[TEXT BLOCK — start]

I'm trying to show MySQL data using Ajax. Unfortunately, I am unable to find the correct way. I was trying to show MySQL data on a select box. When I click on "select category" option then all category will show as dropdown.
here is my HTML code.
<!DOCTYPE html>
<html>
<head>
<title>PHP MySQL Insert Tutorial</title>
<script src='https://code.jquery.com/jquery-2.1.3.min.js'></script>
</head>
<body>
<select id='category'>
</select>
<script src='fetch.js'></script>
</body>
</html>
I have used this JS code to send request. Here is my JS code.
$('#category').onclick(function(){
$.getJSON(
'fetch.php',
function(result){
$('#category').empty();
$.each(result.result, function(){
$('#category').append('<option>'+this['category']+'</option>');
});
}
);
});
I have used this php code to complete ajax request and database connection. Here is my PHP code.
<?php
define('HOST','localhost');
define('USERNAME', 'root');
define('PASSWORD','');
define('DB','ajax');
$con = mysqli_connect(HOST,USERNAME,PASSWORD,DB);
$category = $_GET['category'];
$sql = "select category from ajaxx where category='$category'";
$res = mysqli_query($con,$sql);
$result = array();
while($row = mysqli_fetch_array($res)){
array_push($result,
array('category'=>$row[0]));
}
echo json_encode(array('result'=>$result));
enter code here
mysqli_close($con);
?>
When you make the AJAX request, it's to this URL:
fetch.php
But then in the server-side code, you try to get a query string value:
$category = $_GET['category'];
You can't get a query string value that you never provided. So when you build your SQL query (which is wide open to SQL injection by the way), there's nothing to get from the database.

[TEXT BLOCK — finish]
[DATASET EXTRACT — start]

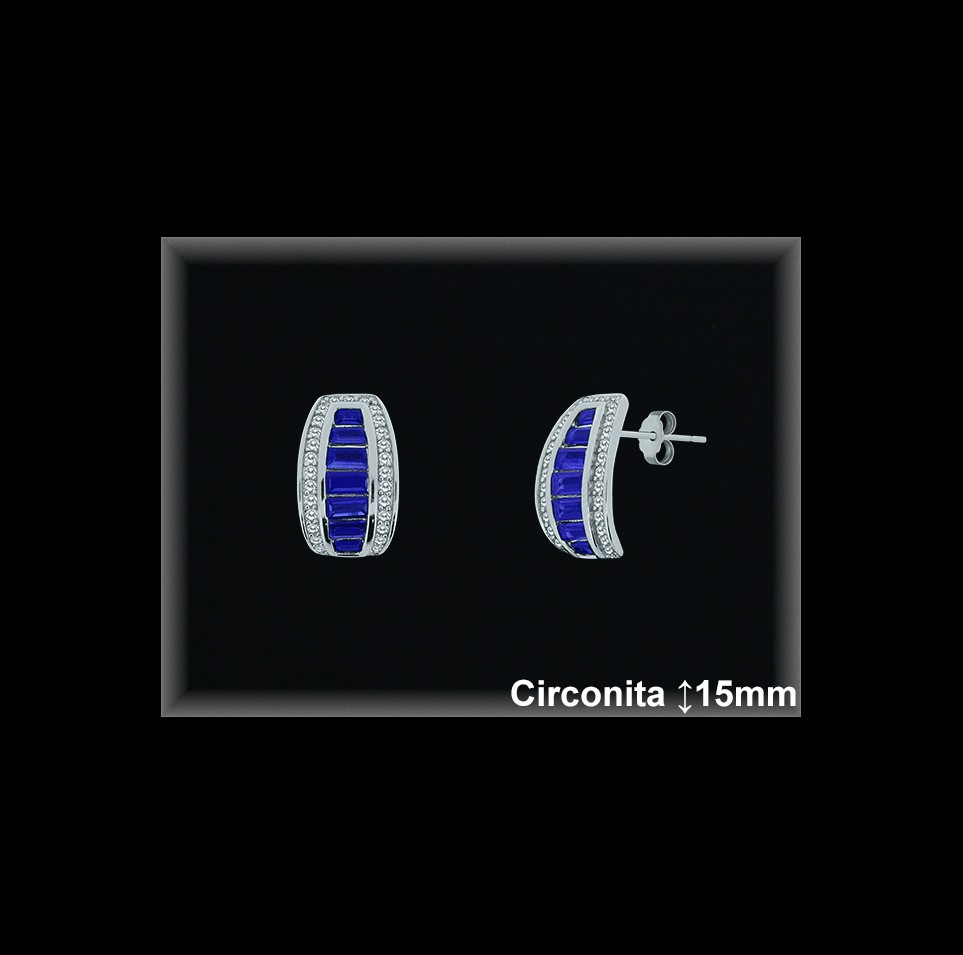 Pendientes de Plata al Por Mayor ref Z8526Z  Mayorista de Pendientes de Plata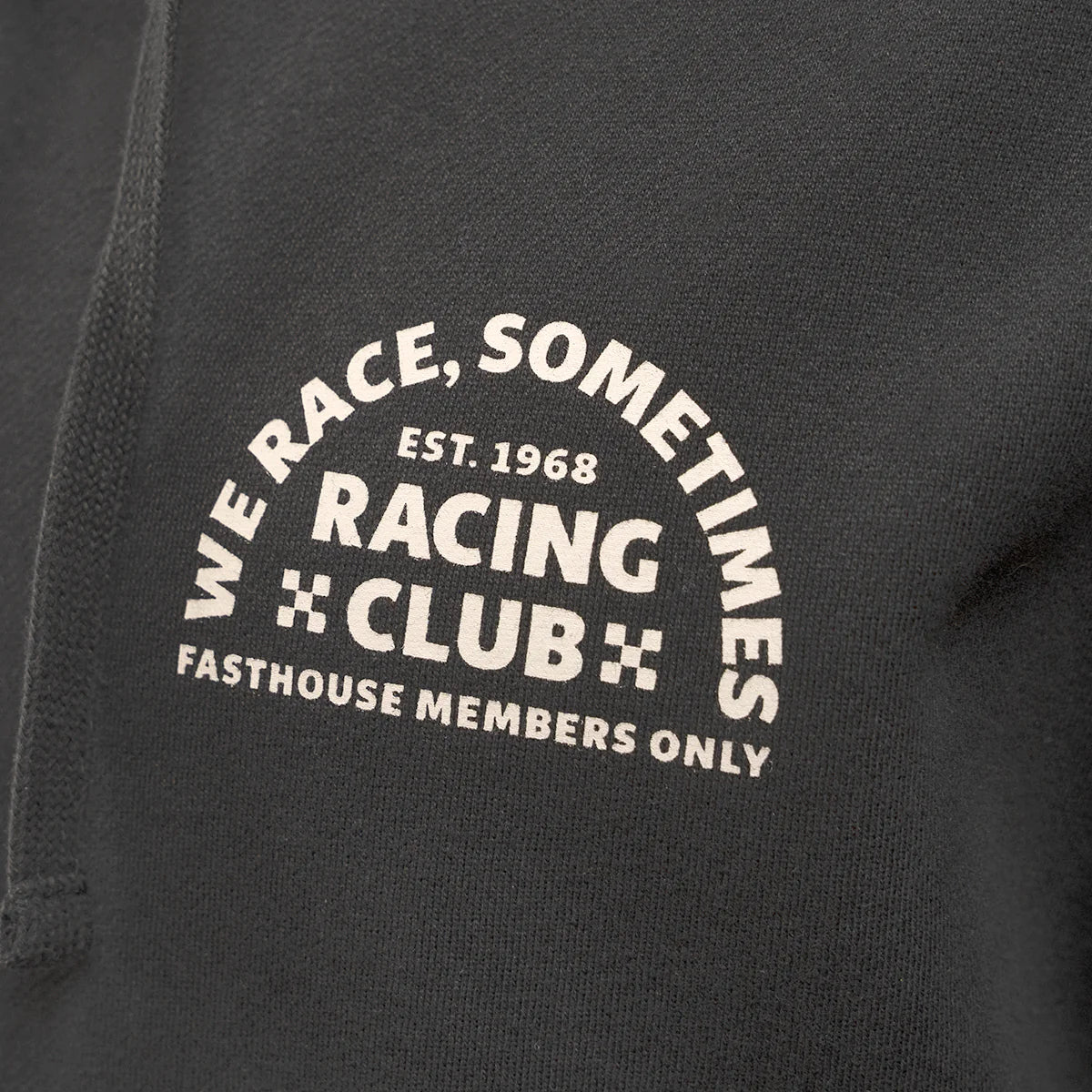 MENS MEMBERS ONLY HOODED PULLOVER (Black) | Fasthouse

[DATASET EXTRACT — finish]

▸ WHAT YOU WILL DO
Continue the forum thread on loading MySQL categories into a select box through Ajax, picking up after its last sentence and ignoring the material placed after it.

▸ REPLY TO THE TASK
If you want to use a query string value, you have to provide one:
$.getJSON(
'fetch.php?category=someValue',
function(result){
//...
}
);
What value you provide or where you get that value is up to you. (Perhaps from $('#category').val()?) But it has to exist before you can use it.
You may have confused two things: (a) initially fetching the HTML code to populate the options of your <select> control, and (b) Catching the selected option and using it to perform another DB query, returning new data.
Please review this modified (untested) code sample:
<!DOCTYPE html>
<html>
<head>
<title>PHP MySQL Insert Tutorial</title>
<script src='https://code.jquery.com/jquery-2.1.3.min.js'></script>
</head>
<body>
<select id='category'>
</select>
<div id="resultDIV"></div>
<script src='fetch.js'></script>
</body>
</html>
javascript/jQuery:
//Run on document ready to populate the dropdown box
$(document).ready(function(){
$.getJSON(function(){
'fetch.php',
function(result){
$('#category').empty();
$.each(result.result, function(){
$('#category').append('<option>'+this['category']+'</option>');
});
}
});
$(document).on('click', '#category', function(){
//run on click to take dropdown value and perform lookup
myCat = $(this).val();
$.ajax({
type: 'post',
url: 'getcategory.php',
data: 'category=' +myCat,
success: function(d){
//if (d.length) alert(d);
$('#resultDIV').html(d);
}
});
});
}); //END document.ready
I have used this php code to complete ajax request and database connection. Here is my PHP code.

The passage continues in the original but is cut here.